Dataset excerpts

▬▬▬▬▬▬▬▬▬▬

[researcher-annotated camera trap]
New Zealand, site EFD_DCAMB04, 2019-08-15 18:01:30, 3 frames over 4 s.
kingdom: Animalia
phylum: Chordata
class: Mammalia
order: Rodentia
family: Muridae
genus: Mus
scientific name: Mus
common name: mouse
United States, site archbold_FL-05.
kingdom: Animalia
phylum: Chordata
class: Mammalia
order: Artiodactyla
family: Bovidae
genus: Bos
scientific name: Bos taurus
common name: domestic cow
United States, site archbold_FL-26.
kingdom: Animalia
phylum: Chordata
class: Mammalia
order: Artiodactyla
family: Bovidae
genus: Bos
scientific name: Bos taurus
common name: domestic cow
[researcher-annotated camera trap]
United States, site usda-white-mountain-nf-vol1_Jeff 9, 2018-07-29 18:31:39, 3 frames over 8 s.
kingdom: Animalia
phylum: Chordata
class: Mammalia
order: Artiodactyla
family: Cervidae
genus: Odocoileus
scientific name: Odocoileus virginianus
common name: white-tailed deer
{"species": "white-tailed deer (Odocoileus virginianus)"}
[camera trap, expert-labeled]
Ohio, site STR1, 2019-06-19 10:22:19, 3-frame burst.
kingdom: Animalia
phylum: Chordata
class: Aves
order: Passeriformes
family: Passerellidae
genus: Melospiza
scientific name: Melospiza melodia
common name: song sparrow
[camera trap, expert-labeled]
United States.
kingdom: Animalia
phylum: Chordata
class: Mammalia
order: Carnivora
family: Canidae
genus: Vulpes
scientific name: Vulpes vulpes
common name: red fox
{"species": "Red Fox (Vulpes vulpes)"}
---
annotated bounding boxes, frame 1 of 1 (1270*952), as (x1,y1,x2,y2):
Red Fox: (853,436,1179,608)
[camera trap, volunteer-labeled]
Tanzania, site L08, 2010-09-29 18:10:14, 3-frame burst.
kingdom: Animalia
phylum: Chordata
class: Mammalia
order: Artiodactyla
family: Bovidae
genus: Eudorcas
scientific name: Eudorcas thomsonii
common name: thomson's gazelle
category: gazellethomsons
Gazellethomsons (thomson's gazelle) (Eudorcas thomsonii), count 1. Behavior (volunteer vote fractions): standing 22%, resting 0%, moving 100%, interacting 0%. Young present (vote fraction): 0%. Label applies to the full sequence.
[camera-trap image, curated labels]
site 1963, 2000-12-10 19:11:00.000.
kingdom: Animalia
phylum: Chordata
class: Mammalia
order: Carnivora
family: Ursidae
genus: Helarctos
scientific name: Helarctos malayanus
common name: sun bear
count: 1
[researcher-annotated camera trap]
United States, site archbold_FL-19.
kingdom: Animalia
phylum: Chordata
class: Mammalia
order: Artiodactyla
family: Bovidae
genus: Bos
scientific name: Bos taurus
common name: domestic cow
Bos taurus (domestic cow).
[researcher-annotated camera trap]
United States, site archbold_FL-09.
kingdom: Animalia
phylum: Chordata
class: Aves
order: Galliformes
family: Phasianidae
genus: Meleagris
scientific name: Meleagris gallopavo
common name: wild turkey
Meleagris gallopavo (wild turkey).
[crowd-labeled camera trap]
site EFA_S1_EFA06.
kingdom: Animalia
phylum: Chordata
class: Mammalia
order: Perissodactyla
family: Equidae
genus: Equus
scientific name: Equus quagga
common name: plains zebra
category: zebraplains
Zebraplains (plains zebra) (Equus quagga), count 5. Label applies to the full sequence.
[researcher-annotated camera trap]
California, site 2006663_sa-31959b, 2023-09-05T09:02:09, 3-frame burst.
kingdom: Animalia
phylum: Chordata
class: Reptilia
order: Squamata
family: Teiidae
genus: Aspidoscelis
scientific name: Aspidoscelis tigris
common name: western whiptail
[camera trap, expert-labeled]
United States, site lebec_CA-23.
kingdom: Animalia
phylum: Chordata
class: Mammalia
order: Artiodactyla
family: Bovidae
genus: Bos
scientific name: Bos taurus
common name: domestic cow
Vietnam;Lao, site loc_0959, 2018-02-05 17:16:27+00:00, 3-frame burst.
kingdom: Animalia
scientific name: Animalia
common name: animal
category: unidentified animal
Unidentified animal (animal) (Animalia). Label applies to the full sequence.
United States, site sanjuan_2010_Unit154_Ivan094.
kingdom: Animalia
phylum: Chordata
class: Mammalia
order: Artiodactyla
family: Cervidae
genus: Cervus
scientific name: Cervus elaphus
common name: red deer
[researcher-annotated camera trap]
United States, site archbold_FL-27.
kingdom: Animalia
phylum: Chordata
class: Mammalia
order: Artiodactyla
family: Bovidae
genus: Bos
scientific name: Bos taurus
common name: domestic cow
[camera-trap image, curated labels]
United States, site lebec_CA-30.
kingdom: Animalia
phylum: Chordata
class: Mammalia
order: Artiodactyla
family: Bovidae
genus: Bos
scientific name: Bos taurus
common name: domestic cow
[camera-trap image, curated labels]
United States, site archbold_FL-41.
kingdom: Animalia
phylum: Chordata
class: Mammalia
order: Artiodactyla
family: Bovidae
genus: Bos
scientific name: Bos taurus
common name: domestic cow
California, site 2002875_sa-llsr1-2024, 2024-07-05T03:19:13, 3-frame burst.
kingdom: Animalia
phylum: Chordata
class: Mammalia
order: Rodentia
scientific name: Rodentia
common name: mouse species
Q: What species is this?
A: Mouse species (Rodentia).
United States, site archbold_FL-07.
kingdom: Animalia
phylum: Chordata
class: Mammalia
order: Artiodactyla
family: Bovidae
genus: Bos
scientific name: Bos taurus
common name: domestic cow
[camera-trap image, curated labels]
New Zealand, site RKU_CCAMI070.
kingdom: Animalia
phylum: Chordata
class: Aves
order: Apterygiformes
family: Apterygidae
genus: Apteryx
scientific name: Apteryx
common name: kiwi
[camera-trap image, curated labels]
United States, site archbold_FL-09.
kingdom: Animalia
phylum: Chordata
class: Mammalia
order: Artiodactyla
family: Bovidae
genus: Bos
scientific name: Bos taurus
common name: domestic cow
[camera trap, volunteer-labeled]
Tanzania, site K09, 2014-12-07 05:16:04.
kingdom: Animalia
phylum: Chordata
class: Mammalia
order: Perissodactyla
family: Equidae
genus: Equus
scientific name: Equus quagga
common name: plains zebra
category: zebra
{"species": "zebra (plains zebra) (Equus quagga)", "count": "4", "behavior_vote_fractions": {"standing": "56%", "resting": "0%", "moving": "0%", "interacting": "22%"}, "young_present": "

▬▬▬▬▬▬▬▬▬▬

### TASK INSTRUCTIONS:
Output exactly the span of lines beginning at the first line of the records and ending at the line that holds "common name: thomson's gazelle", inclusive, with no other text.

### EXERCISE RESULT:
[researcher-annotated camera trap]
New Zealand, site EFD_DCAMB04, 2019-08-15 18:01:30, 3 frames over 4 s.
kingdom: Animalia
phylum: Chordata
class: Mammalia
order: Rodentia
family: Muridae
genus: Mus
scientific name: Mus
common name: mouse
United States, site archbold_FL-05.
kingdom: Animalia
phylum: Chordata
class: Mammalia
order: Artiodactyla
family: Bovidae
genus: Bos
scientific name: Bos taurus
common name: domestic cow
United States, site archbold_FL-26.
kingdom: Animalia
phylum: Chordata
class: Mammalia
order: Artiodactyla
family: Bovidae
genus: Bos
scientific name: Bos taurus
common name: domestic cow
[researcher-annotated camera trap]
United States, site usda-white-mountain-nf-vol1_Jeff 9, 2018-07-29 18:31:39, 3 frames over 8 s.
kingdom: Animalia
phylum: Chordata
class: Mammalia
order: Artiodactyla
family: Cervidae
genus: Odocoileus
scientific name: Odocoileus virginianus
common name: white-tailed deer
{"species": "white-tailed deer (Odocoileus virginianus)"}
[camera trap, expert-labeled]
Ohio, site STR1, 2019-06-19 10:22:19, 3-frame burst.
kingdom: Animalia
phylum: Chordata
class: Aves
order: Passeriformes
family: Passerellidae
genus: Melospiza
scientific name: Melospiza melodia
common name: song sparrow
[camera trap, expert-labeled]
United States.
kingdom: Animalia
phylum: Chordata
class: Mammalia
order: Carnivora
family: Canidae
genus: Vulpes
scientific name: Vulpes vulpes
common name: red fox
{"species": "Red Fox (Vulpes vulpes)"}
---
annotated bounding boxes, frame 1 of 1 (1270*952), as (x1,y1,x2,y2):
Red Fox: (853,436,1179,608)
[camera trap, volunteer-labeled]
Tanzania, site L08, 2010-09-29 18:10:14, 3-frame burst.
kingdom: Animalia
phylum: Chordata
class: Mammalia
order: Artiodactyla
family: Bovidae
genus: Eudorcas
scientific name: Eudorcas thomsonii
common name: thomson's gazelle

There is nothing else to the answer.